Journal du conteur

Griffes

Aussi loin que je me souvienne, ou croie me souvenir, je me vois les épier, les admirer, les envier. Je m’approchais d’eux, je les suivais autant que je le pouvais. Parfois, bruyamment souverains dans les bois figés, ils passaient à côté de moi, sans soupçonner ma présence immobile, muette, avidement scrutatrice. Je voulais déjà, j’avais toujours voulu vivre avec eux, leur ressembler. Je les imitais. On croyait chez moi que c’était pour jouer. Mais le jeu durait, de plus en plus prenant, sérieux. Il ne s’arrêtait plus, débordait de l’enfance et du loisir dans la maturité et ses responsabilités cynégétiques. Je ne jouais plus. Je n’avais jamais joué : je me préparais. Je m’exerçais à ne plus avoir peur du feu, à rechercher sa chaleur, à trouver beaux la danse des flammes et l’essor crépitant des étincelles. Je m’enhardissais, leur volais quelques menus outils, trésors sacrés. L’écart croissait entre moi et mes congénères, était insurmontable, devenait dangereux. J’avais honte de leur ressembler. Si l’on m’avait jamais aimé, on ne m’aimait plus. On se méfiait de moi. J’étais solitaire ; on m’isola. J’avais renié mon sang et mon éducation : je trahirais ma terre. Je suis parti, sans retour, avant d’être ou banni, ou tué.

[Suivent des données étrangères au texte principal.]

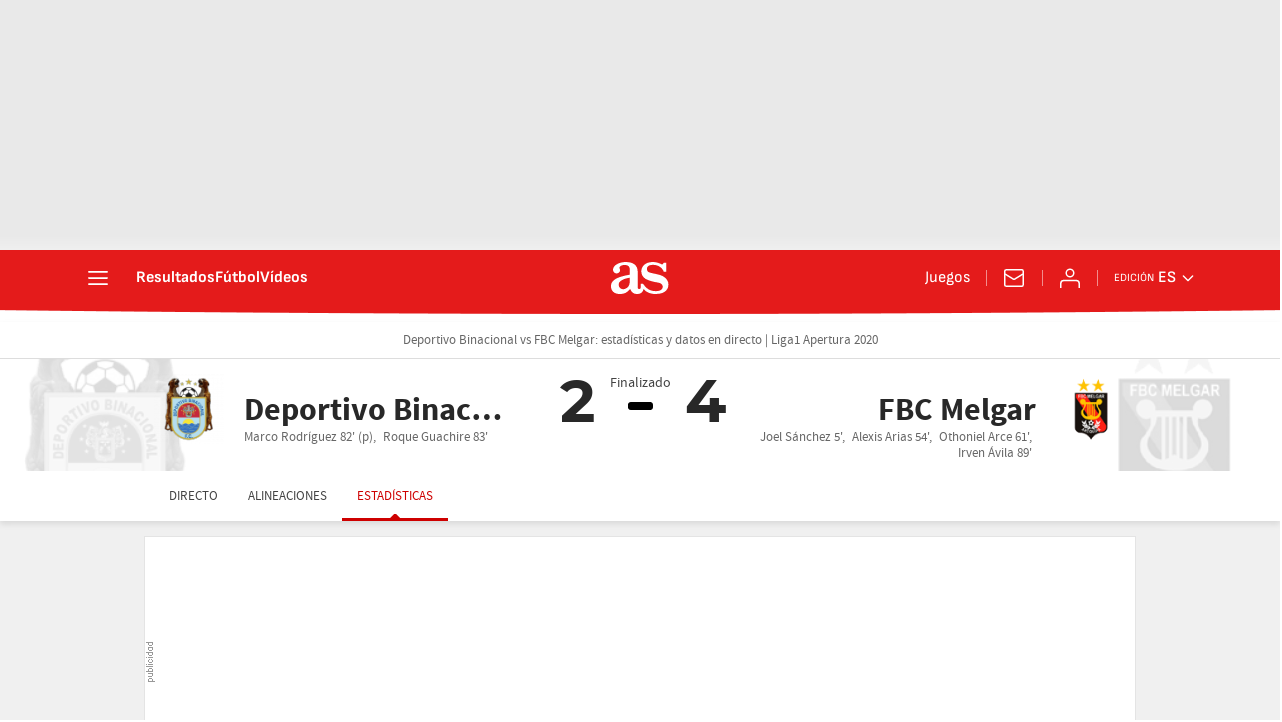

--- FILE ---
content_type: application/x-javascript;charset=utf-8
request_url: https://smetrics.as.com/id?d_visid_ver=5.5.0&d_fieldgroup=A&mcorgid=2387401053DB208C0A490D4C%40AdobeOrg&mid=05180783480862113425657089582826297711&ts=1769020708191
body_size: -37
content:
{"mid":"05180783480862113425657089582826297711"}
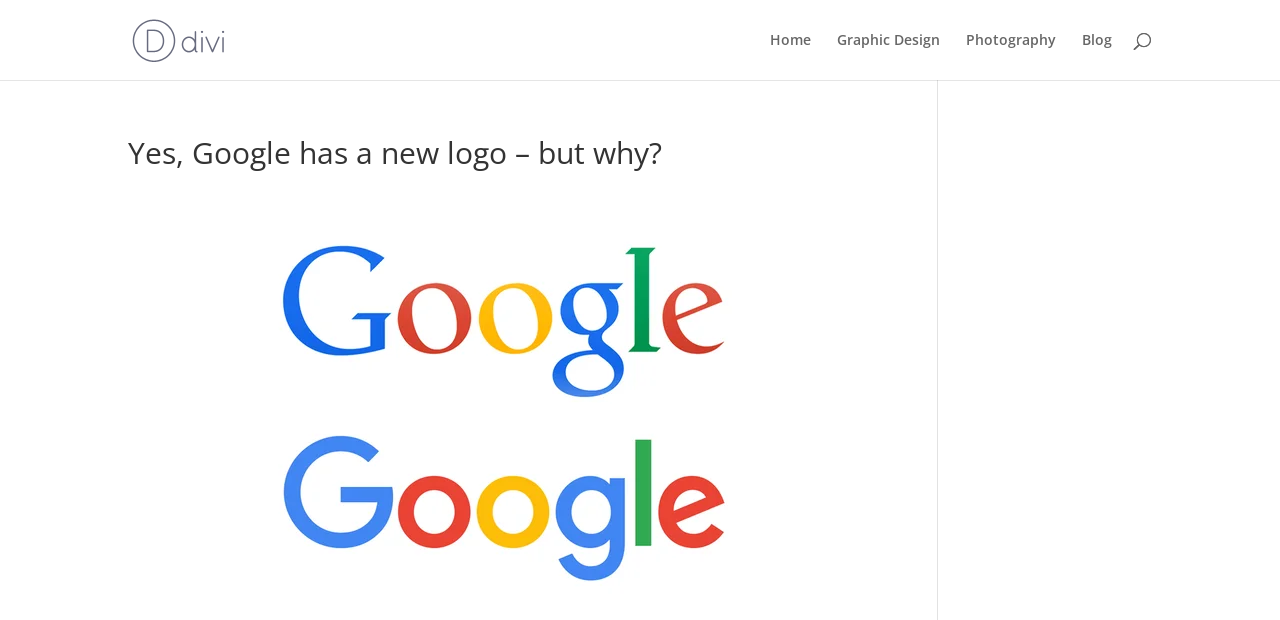

--- FILE ---
content_type: text/html; charset=utf-8
request_url: https://www.google.com/recaptcha/api2/aframe
body_size: 258
content:
<!DOCTYPE HTML><html><head><meta http-equiv="content-type" content="text/html; charset=UTF-8"></head><body><script nonce="wO9vB9F1QM6kGl4RnicrOg">/** Anti-fraud and anti-abuse applications only. See google.com/recaptcha */ try{var clients={'sodar':'https://pagead2.googlesyndication.com/pagead/sodar?'};window.addEventListener("message",function(a){try{if(a.source===window.parent){var b=JSON.parse(a.data);var c=clients[b['id']];if(c){var d=document.createElement('img');d.src=c+b['params']+'&rc='+(localStorage.getItem("rc::a")?sessionStorage.getItem("rc::b"):"");window.document.body.appendChild(d);sessionStorage.setItem("rc::e",parseInt(sessionStorage.getItem("rc::e")||0)+1);localStorage.setItem("rc::h",'1769064809811');}}}catch(b){}});window.parent.postMessage("_grecaptcha_ready", "*");}catch(b){}</script></body></html>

Je me suis fait découvrir, recueillir. J’avais rogné mes griffes, rasé mes poils, limé mes crocs. Suis-je devenu pour autant doux comme un agneau ? Je ne sais pas, je ne crois pas, pas encore. La docilité, la soumission, la dépendance du chien me guettent-elles ? Ou au contraire, désormais que je n’aurai plus à vivre isolé, puis-je espérer des relations sociales et personnelles riches, d’égal à égal ? C’est prématuré. Mes griffes repoussent et ma vue rebute. La capacité légale m’est refusée. Ne suis-je donc pas prêt ? Ai-je besoin d’une période de transition — d’au moins quelques siècles ? Qu’on s’habitue à ne plus s’effrayer de mes poils et de mes griffes, à ne plus mépriser leur absence périodique ; que je m’habitue à non plus mordre mais flairer, lécher, baiser, serrer la main qui se tend ? Non pas celle qui me flatte, ni celle qui me dresse, mais celle qui tire et me redresse. Reste une profonde sensibilité aux odeurs qui rend dangereusement sensuelles mes rencontres avec les femelles. Les mâles me craignent ; les dominants me défient ; nous nous battons ; je n’ai rien gagné à remplacer mes griffes par un couteau.